Sunday, April 29, 2012
I'll never get a job
I won't get good grades and my GPA will drop
I suck so much at dance that I will never be able to move up
I spend too much time on the computer/I'm bored all of the time/I have no life/no motivation to do anything
the heat makes me slow and stupid and really sleepy all the time and I'll never be able to concentrate
I won't be able to figure out what to do with all of my stuff and I'll fail all of my finals
I will somehow miss the deadlines for everything and not get to study abroad next year
I will regret studying abroad next year and not junior year
studying abroad will be terrible/depressing and I'll have to come back here
the school won't accept me
I will never find something to get involved with on campus/find an internship
I won't get into a decent grad school
I'll never live anywhere I want to
I eat too much
I'll never lose weight
I'll be a really old virgin (I don't like any of these people)

_Dataset entries_:
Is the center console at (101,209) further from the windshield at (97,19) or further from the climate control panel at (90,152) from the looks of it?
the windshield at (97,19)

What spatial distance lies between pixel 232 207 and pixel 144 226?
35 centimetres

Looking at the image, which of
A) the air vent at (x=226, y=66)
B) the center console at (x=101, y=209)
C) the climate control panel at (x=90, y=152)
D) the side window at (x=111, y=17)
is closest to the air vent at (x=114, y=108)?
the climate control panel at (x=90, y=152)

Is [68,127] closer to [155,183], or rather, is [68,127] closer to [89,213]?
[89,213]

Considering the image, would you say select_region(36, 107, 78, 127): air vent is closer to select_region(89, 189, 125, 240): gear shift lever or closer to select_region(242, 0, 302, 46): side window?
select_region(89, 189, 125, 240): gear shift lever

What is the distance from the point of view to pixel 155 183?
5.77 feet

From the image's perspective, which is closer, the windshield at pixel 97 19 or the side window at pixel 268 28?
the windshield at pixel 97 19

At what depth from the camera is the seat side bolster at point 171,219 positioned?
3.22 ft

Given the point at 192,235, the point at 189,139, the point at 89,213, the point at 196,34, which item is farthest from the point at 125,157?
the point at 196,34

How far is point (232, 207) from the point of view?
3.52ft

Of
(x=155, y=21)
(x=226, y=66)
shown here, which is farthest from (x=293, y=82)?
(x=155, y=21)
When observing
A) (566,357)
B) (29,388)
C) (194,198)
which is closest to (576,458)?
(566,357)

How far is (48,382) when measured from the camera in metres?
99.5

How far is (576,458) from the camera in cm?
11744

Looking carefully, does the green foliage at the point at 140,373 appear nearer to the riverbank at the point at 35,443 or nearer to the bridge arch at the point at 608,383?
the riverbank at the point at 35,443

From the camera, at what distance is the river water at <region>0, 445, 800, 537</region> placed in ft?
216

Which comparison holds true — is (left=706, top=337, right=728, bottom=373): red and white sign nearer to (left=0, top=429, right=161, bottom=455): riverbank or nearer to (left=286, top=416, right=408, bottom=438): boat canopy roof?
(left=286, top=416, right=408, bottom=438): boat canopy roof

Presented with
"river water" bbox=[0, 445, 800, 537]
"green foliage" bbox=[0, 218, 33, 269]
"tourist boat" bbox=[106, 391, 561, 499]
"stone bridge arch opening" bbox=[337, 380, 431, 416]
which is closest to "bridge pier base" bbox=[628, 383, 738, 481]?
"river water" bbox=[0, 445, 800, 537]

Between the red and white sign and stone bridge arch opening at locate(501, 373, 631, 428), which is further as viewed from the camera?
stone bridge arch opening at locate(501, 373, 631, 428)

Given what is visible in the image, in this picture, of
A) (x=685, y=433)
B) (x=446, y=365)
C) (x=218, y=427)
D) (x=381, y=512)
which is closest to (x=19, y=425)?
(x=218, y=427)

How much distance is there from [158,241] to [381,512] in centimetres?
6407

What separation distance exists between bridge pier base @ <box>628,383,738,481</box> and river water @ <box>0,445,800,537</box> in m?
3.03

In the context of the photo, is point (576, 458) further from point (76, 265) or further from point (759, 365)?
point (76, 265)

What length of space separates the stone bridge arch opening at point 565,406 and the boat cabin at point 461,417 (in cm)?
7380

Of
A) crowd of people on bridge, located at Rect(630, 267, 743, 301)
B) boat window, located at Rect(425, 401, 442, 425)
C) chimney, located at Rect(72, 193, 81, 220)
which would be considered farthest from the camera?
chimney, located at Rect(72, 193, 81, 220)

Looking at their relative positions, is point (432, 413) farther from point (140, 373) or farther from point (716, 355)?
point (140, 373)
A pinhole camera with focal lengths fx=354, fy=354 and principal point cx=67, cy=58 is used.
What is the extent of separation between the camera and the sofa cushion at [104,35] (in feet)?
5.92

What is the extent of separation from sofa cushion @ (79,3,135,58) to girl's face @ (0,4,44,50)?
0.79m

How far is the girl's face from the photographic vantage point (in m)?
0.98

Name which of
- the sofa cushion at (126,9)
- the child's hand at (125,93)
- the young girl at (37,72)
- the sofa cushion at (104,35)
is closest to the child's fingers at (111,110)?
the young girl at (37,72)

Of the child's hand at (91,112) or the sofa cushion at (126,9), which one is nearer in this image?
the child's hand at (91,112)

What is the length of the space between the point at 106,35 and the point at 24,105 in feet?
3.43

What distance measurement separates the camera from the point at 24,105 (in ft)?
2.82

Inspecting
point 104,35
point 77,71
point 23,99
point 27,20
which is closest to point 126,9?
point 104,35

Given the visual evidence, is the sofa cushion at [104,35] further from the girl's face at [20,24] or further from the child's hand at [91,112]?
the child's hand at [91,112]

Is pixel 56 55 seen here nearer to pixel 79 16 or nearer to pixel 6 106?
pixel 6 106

_Challenges_:
[1] Translate this sentence from the list of worries above into Spanish: "I won't get into a decent grad school."
[2] Answer these questions using the list of worries above.
(a) What date appears at the top of the list of worries?
(b) In what activity does the writer say they will never be able to move up?
(c) According to the list of worries, what does the heat do to the writer?

_Responses_:
[1] No entraré en una escuela de posgrado decente.

[2]
(a) Sunday, April 29, 2012
(b) Dance
(c) It makes the writer slow and stupid and really sleepy all the time.